» **РАБОЧИЕ ЗАДАНИЯ**:
[A] Кто, согласно тексту о турне Нижинского, пригласил его в Голливуд на съемки фильма?
[B] Подхватите текст о турне Нижинского и продолжите его после последнего предложения.

═════ ТЕКСТ ДЛЯ АНАЛИЗА

Несколько дней спустя сезон закончился, и началось турне (октябрь подходил к концу). Оно длилось четыре месяца и оказалось гораздо успешнее предыдущего. И правда, Нижинский сам по себе был «зрелищем», но это не единственное объяснение успеха. Оказалось, что его приступы ярости и требовательность принесли неожиданные плоды. Везде, где труппа уже побывала однажды (Бостон, Миннеаполис, Чикаго и т. д.), в этот раз ее принимали лучше. Критик из газеты «Бостон ивнинг транскрипт» (номер за 7 ноября 1916 г.) писал о «возвращении, которое во много раз превосходило первый приезд». В Сан-Франциско представление Русского балета посетил Чарли Чаплин, который пригласил Нижинского приехать в Голливуд на съемки одного из его фильмов. Во время этого турне Нижинский попал под влияние двух танцовщиков труппы – Костровского, «тихого человека со спокойными манерами», по описанию Ромолы, и Зверева, последователей учения графа Толстого. Он сделался вегетарианцем и стал носить крестьянскую косоворотку. Он также стал распределять главные роли, руководствуясь демократическими идеями. Костровский и Зверев теперь постоянно присутствовали в жизни Нижинского. Дело дошло до того, что Ромола, устав от проповедей философии Толстого на русском языке, решила вернуться в Нью-Йорк, где оставляла у друзей дочь. Турне закончилось 24 февраля 1917 года.

══════════
═════ ВЫДЕРЖКИ ИЗ ЗАПИСЕЙ

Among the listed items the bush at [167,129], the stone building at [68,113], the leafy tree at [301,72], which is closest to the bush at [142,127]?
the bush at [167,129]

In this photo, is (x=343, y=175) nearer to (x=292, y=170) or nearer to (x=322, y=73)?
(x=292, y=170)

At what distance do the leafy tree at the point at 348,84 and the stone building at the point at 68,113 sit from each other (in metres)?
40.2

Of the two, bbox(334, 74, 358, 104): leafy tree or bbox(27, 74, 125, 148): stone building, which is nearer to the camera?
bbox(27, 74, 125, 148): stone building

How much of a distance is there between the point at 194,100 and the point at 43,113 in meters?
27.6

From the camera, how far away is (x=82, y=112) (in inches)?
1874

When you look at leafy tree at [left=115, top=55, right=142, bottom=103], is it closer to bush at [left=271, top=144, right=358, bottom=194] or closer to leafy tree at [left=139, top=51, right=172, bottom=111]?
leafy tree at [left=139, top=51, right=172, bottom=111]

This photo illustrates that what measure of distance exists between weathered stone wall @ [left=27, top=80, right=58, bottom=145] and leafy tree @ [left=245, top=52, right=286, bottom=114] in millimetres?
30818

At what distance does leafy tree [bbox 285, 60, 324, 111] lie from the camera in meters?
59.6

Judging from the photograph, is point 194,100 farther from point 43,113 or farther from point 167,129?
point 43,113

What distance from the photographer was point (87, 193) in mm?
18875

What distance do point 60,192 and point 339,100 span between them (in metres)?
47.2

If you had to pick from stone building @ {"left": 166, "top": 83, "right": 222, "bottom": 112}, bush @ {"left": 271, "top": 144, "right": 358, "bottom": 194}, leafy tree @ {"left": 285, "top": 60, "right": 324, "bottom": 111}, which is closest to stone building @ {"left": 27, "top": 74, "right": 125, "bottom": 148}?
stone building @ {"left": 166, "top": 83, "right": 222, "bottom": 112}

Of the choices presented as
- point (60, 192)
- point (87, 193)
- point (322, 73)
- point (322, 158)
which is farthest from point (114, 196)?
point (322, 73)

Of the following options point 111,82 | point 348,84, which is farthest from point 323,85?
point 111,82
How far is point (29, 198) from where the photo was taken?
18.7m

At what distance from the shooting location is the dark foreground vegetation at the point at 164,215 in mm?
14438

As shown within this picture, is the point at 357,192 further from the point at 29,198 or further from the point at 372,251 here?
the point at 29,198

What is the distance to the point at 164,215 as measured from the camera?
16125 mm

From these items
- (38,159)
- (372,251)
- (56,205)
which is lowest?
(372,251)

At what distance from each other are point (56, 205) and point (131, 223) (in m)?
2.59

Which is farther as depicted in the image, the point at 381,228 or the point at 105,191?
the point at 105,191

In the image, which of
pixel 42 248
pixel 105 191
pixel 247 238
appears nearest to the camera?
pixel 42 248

══════════
═════ ВЫДЕРЖКИ ИЗ ЗАПИСЕЙ

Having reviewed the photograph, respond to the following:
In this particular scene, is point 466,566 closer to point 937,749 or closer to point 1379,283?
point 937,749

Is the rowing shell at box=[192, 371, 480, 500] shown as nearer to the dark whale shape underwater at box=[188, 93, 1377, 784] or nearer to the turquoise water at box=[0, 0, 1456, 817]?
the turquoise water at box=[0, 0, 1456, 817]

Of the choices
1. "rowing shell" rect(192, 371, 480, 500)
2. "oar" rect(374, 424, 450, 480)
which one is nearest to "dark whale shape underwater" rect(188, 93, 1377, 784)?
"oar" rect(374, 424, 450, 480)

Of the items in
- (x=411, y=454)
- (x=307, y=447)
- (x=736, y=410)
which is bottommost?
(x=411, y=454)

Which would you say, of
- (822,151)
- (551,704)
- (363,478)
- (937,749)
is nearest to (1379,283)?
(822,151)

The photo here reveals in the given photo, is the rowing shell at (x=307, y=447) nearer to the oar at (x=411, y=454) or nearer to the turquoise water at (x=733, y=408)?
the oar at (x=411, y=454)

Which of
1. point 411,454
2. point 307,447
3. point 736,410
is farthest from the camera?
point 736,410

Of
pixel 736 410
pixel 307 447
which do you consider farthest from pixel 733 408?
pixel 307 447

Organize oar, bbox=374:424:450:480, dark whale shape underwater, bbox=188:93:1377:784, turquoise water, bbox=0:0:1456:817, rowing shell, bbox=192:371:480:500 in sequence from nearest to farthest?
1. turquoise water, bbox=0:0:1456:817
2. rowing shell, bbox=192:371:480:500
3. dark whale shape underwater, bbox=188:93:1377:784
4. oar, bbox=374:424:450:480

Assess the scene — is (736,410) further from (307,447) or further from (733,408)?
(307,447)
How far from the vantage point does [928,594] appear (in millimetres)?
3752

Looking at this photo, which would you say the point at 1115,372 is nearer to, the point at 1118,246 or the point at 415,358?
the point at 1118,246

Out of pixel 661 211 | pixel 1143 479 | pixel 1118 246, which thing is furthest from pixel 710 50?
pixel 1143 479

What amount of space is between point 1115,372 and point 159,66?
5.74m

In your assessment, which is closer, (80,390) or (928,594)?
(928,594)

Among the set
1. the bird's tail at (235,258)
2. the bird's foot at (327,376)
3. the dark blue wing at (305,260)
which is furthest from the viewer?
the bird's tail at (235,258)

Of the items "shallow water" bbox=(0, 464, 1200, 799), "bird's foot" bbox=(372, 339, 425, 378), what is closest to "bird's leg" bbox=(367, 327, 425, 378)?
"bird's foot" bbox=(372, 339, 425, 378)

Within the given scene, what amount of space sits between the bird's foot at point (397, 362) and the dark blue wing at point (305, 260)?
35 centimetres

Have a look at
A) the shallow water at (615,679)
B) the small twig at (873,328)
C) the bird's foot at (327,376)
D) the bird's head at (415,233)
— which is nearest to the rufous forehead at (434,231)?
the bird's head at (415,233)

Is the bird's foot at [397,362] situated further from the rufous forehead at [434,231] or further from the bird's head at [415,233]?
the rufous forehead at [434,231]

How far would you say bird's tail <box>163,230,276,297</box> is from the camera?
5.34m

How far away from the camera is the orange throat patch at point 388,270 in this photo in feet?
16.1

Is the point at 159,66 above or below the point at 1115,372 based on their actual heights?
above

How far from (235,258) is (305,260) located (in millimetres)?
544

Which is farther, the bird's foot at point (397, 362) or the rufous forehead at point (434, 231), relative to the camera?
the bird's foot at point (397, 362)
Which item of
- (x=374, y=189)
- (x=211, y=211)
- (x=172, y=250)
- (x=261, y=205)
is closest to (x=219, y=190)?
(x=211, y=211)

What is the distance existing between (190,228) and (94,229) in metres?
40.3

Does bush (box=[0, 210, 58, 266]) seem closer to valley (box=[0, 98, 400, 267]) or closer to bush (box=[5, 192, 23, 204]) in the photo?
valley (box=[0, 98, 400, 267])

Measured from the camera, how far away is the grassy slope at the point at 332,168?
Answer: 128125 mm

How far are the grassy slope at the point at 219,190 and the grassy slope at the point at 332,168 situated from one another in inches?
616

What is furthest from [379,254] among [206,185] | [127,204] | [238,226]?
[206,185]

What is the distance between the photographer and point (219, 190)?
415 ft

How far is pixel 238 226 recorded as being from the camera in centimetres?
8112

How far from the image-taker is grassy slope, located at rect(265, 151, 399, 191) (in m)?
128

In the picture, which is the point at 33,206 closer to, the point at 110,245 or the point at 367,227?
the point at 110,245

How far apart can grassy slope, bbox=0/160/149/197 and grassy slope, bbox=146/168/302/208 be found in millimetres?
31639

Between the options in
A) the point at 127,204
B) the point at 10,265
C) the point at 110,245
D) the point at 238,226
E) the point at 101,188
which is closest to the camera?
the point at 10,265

══════════

» **ОТВЕТЫ ПО ПУНКТАМ**:
[A] Чарли Чаплин.

[B]
Это был художественный триумф. Широкая публика познакомилась с манерой классического танца. Но с финансовой точки зрения это оказалась катастрофа, потому что гастроли Русского балета обошлись Метрополитен-опере в двести пятьдесят тысяч долларов. Большей частью вина за это лежит на дирекции, установившей слишком высокую цену на билеты (залы редко заполнялись полностью), но и реклама осуществлялась недостаточно активно, и культурный рынок таких городов, как Уичито и Такома, был плохо изучен. Однако, безусловно, часть ответственности лежала и на Нижинском. Сложно было отыскать человека, который бы настолько не подходил на роль администратора. Он оказался совершенно неспособен создать рабочую обстановку: в конце турне, писала Соколова, «компания разделилась на фракции. Никто больше не танцевал, как полагается, и доходы все сокращались».[171]
В начале марта 1917 года в Мадриде Нижинский подписал контракт на турне по Испании. Дягилев оставался в Риме вместе со Стравинским, Кокто, Бакстом, Пикассо, Ансерме и Мясиным, где шла работа над балетом «Парад», так что в путешествие поехал Григорьев. Но импресарио надеялся, что Нижинский приедет к нему в Италию, где в театре «Констанци» готовился к показу его балет, и поэтому телеграфировал режиссеру: «Участие Нижинского Италия и Париж желательно». Нижинский отказался, несомненно, по той причине, что условия его освобождения подразумевали, что он не будет выступать ни в одной из стран-союзниц.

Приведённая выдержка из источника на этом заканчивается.